West News Wire: Disgraced South Carolina attorney Alex Murdaugh was found guilty by a jury of killing his wife and younger son at the family’s home in 2021.
Following five weeks of testimony from more than 70 witnesses, including Alex Murdaugh himself, who denied the killings but admitted to misleading police and defrauding his clients, the jury rendered its decision after nearly three hours of deliberation on Thursday.
Two counts of murder and two counts of having a weapon while committing a violent crime each resulted in his conviction on all four counts.
For sentencing, the court will meet again on Friday at 9:30 a.m. local time, according to Judge Clifton Newman. For the murder charge, Alex Murdaugh could spend 30 years to life in jail.
Alex Murdaugh, 54, did not appear to display any emotion during the verdict reading. He was placed in handcuffs and silently escorted out of the courtroom.
The verdict proved that “no one in society is above the law,” South Carolina Attorney General Alan Wilson told reporters outside the courthouse following the verdict.
“It doesn’t matter how prominent you are if you do wrong, if you break the law, if you murder, then justice will be done in South Carolina,” lead prosecutor Creighton Waters told reporters.
The jury visited the family’s estate, Moselle, on Wednesday to see the crime scene ahead of deliberations. The bodies of Margaret Murdaugh, 52, and Paul Murdaugh, 22, were found dead from multiple gunshot wounds near the dog kennels at the family’s estate in June 2021, authorities said.
Alex Murdaugh, who called 911 to report the discovery, was charged with their murders more than a year later.
Prosecutors claim that Alex Murdaugh, who comes from a legacy of prominent attorneys in the region, killed his wife and son to gain sympathy and distract from his financial wrongdoings.
Meanwhile, the defense has portrayed him as a loving husband and father, and argued that police ignored the possibility that anyone else could have killed them.
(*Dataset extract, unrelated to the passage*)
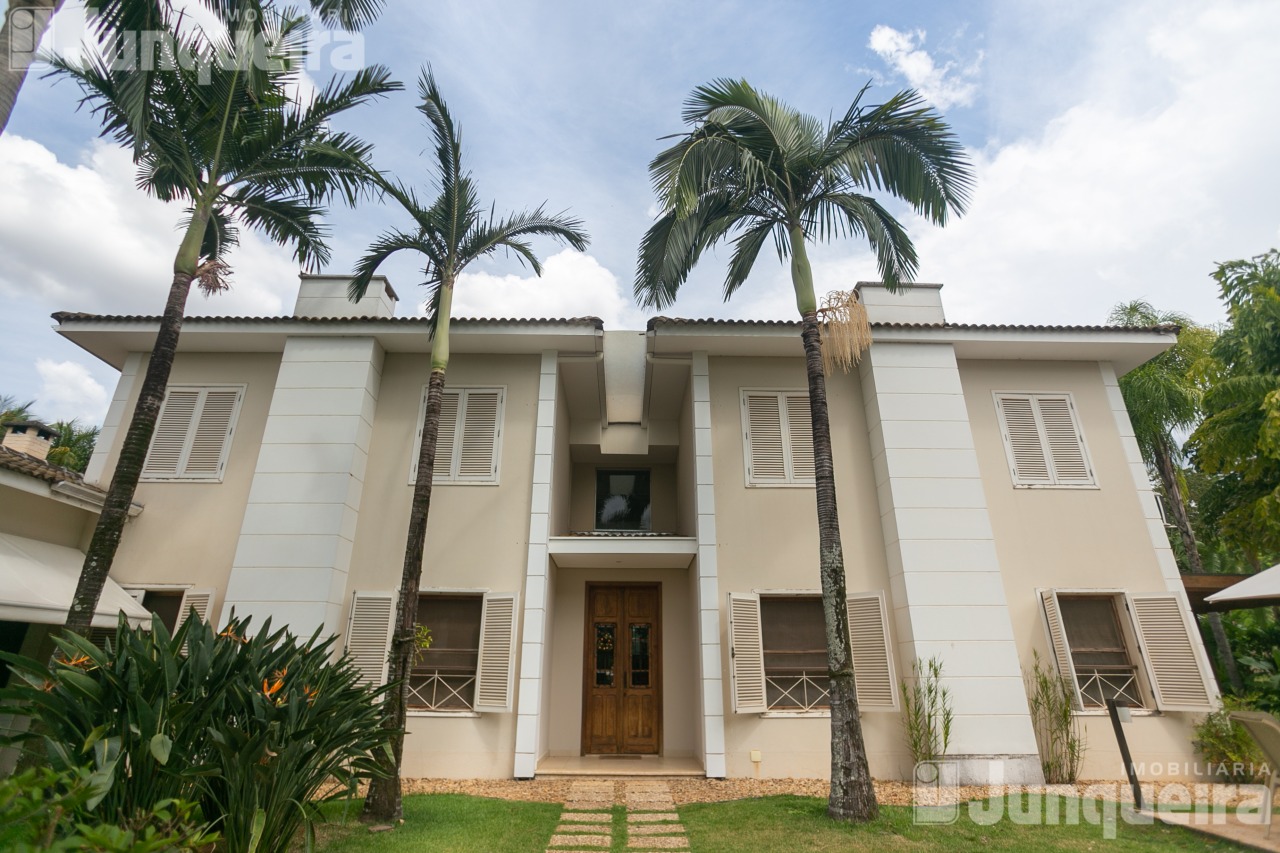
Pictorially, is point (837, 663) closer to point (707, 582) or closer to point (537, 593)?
point (707, 582)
While testifying, Alex Murdaugh blamed lying to investigators on his addiction to painkillers, which he said caused “paranoid thinking.”
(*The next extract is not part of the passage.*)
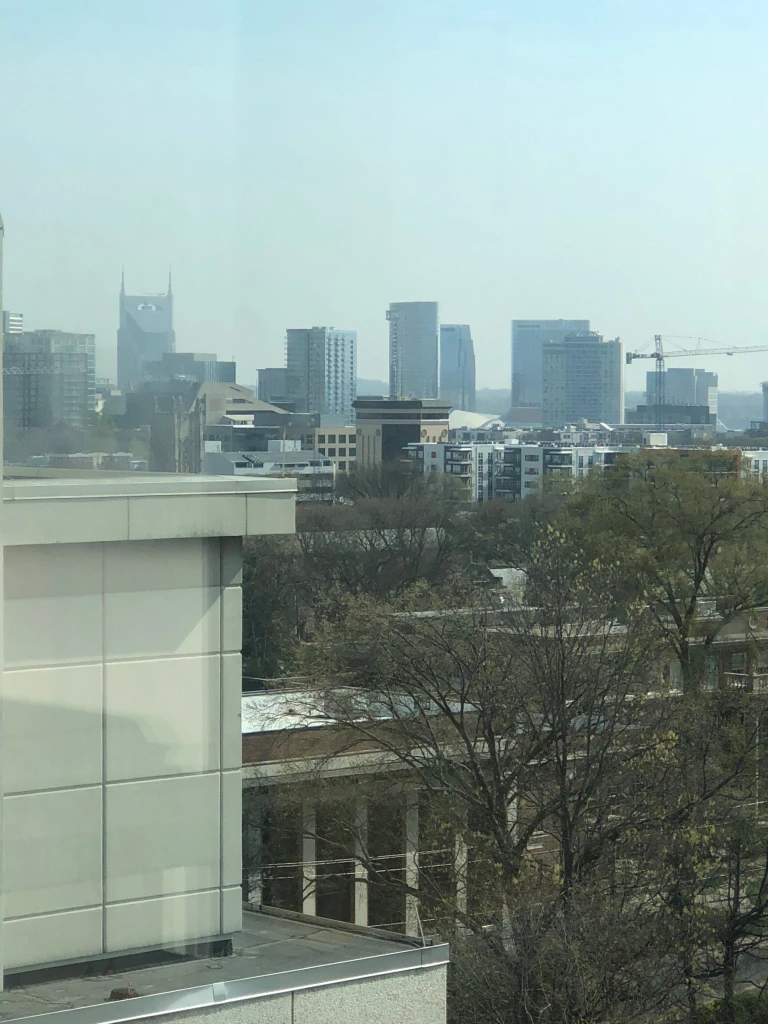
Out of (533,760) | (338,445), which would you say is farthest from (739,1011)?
(338,445)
During his nearly four-hour closing argument on Wednesday, Waters declared that Alex Murdaugh was the only person “who had the motive, who had the means, who had the opportunity to commit these crimes” and that his “guilty conduct after these crimes betrays him.”
Waters told the jurors that credibility is important and painted Murdaugh as someone good at lying who was used to anticipating how jurors read things.